- Namak Avaran Location within Iran
- Coordinates: 36°41′08″N 49°32′38″E﻿ / ﻿36.68556°N 49.54389°E
- Country: Iran
- Province: Gilan
- County: Rudbar
- District: Lowshan
- Rural District: Jamalabad

Population (2016)
- • Total: 90
- Time zone: UTC+3:30 (IRST)

= Namak Avaran =

Village in Gilan province, Iran

Namak Avaran (نمک آوران) (Note: Also romanized as Namak Āvarān) is a village in Jamalabad Rural District of Lowshan District in Rudbar County, Gilan province, Iran.

==Demographics==
===Population===
At the 1986 census, Namak Avaran had a population of 165 people in 28 households, of whom 67 people were educated.
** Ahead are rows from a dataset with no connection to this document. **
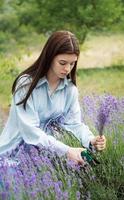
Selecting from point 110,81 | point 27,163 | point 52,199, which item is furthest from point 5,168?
point 110,81

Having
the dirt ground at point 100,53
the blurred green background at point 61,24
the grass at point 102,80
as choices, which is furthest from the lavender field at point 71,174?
the dirt ground at point 100,53

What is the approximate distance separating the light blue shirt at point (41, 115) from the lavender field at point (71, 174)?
0.07m

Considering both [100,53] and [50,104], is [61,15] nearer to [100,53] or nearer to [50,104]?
[100,53]

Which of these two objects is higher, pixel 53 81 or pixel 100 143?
pixel 53 81

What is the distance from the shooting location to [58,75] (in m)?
2.70

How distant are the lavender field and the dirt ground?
630cm

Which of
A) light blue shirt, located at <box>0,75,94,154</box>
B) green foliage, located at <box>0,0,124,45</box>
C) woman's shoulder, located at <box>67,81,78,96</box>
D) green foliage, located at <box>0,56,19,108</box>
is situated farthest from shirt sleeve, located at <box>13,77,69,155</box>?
green foliage, located at <box>0,0,124,45</box>

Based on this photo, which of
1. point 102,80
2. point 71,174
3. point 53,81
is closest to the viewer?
point 71,174

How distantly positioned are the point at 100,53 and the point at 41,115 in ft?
26.7

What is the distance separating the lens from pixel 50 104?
9.27ft

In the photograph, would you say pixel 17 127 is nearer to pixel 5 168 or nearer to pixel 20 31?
pixel 5 168

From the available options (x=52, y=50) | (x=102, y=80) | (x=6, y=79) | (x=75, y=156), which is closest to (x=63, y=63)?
(x=52, y=50)

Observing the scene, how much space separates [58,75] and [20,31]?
23.7ft

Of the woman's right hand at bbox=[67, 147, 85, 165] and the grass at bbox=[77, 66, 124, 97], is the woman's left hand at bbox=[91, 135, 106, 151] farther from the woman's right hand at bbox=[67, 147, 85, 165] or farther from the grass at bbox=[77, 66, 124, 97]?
the grass at bbox=[77, 66, 124, 97]
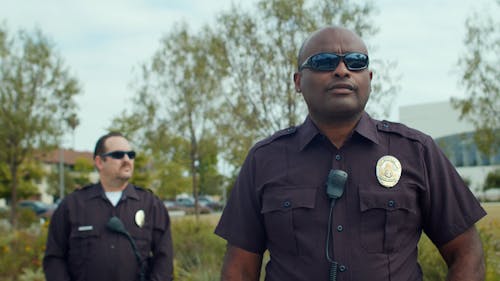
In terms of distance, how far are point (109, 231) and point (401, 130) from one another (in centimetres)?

The village had tap water and an elementary school, but did not have electricity. The village's outside connection was through a gravel road. The village gained connection to the gas network in 2021.

At the time of the 2006 National Census, the village's population was below the reporting threshold, when it was in Kalashtar Rural District of the Central District. The village did not appear in the following census of 2011. The 2016 census measured the population of the village as 90 people in 31 households.

In 2024, 12 villages and the city of Lowshan were separated from the district in the formation of Lowshan District, and Namak Avaran was transferred to Jamalabad Rural District created in the new district.